(Stored entries)
============

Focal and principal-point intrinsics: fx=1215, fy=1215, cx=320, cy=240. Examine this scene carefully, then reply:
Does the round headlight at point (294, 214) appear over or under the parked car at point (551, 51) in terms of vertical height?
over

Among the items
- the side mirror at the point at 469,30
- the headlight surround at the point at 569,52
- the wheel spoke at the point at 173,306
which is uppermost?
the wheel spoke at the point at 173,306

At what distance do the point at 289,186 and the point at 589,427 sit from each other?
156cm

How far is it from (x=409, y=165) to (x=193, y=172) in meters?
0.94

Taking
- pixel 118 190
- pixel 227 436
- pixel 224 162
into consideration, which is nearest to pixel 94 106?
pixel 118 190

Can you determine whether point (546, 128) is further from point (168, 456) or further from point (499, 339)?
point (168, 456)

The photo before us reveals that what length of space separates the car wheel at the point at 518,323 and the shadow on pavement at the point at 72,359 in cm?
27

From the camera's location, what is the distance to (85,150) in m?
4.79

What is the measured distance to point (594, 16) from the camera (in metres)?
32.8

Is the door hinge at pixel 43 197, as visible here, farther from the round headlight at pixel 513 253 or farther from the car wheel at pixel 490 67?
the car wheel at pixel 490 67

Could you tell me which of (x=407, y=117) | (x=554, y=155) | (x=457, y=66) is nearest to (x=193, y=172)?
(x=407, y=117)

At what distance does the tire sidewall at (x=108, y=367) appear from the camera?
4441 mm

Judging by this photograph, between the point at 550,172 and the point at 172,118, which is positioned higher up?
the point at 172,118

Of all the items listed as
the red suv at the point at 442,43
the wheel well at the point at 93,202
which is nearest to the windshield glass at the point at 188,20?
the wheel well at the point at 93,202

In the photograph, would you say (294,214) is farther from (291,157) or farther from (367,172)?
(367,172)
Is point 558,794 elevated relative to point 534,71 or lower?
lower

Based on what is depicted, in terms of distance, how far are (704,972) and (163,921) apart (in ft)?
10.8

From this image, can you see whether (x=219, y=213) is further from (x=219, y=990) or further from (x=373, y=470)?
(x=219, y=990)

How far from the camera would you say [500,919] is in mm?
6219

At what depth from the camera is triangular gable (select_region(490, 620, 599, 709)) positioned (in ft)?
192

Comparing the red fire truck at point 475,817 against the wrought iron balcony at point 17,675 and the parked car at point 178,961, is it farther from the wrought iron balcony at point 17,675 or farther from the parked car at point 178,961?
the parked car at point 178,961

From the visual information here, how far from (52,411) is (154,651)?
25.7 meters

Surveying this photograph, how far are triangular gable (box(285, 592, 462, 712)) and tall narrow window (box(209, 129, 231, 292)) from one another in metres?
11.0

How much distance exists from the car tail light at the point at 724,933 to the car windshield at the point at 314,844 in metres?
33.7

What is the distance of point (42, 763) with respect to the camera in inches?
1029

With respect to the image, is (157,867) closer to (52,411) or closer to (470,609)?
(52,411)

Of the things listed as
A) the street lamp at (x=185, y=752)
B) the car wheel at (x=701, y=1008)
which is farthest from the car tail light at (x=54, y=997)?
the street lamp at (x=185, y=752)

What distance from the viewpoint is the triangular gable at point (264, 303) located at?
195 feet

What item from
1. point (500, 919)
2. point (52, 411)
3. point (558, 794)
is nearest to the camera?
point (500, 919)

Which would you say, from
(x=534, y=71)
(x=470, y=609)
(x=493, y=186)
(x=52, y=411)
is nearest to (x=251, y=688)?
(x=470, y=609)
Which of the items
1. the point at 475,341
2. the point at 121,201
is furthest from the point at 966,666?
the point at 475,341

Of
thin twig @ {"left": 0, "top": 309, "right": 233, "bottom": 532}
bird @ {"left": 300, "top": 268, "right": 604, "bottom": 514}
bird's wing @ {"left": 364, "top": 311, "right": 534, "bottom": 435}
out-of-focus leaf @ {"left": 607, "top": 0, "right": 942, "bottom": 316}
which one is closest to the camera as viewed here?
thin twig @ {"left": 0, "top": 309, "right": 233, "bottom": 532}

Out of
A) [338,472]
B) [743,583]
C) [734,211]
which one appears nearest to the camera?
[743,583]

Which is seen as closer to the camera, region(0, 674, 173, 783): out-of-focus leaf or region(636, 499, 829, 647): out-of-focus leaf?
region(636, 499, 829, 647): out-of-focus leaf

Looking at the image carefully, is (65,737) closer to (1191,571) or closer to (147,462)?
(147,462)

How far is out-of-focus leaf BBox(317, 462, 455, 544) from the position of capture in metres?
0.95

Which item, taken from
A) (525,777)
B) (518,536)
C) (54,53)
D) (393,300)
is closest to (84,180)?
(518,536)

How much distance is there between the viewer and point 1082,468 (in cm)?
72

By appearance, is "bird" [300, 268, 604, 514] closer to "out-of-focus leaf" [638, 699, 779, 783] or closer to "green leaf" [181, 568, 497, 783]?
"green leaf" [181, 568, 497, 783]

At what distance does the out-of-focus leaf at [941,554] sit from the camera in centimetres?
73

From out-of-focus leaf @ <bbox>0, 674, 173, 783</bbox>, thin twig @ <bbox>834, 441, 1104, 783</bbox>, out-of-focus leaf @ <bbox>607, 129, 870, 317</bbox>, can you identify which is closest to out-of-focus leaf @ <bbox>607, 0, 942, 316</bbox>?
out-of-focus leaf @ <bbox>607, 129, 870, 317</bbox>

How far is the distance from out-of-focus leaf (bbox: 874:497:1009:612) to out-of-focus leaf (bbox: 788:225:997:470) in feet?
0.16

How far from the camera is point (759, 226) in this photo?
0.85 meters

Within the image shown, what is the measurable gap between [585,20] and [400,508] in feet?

============

Render the material from the line holding "How far is the" through the last line, inclusive, as a Markdown table with a Row column numbering each line and a Line column giving its text. Leave out blank lines.

| Row | Line |
|---|---|
| 1 | How far is the distance from out-of-focus leaf (bbox: 874:497:1009:612) to out-of-focus leaf (bbox: 788:225:997:470) in feet? |
| 2 | 0.16 |
| 3 | How far from the camera is point (759, 226) in this photo? |
| 4 | 0.85 meters |
| 5 | Within the image shown, what is the measurable gap between [585,20] and [400,508] in feet? |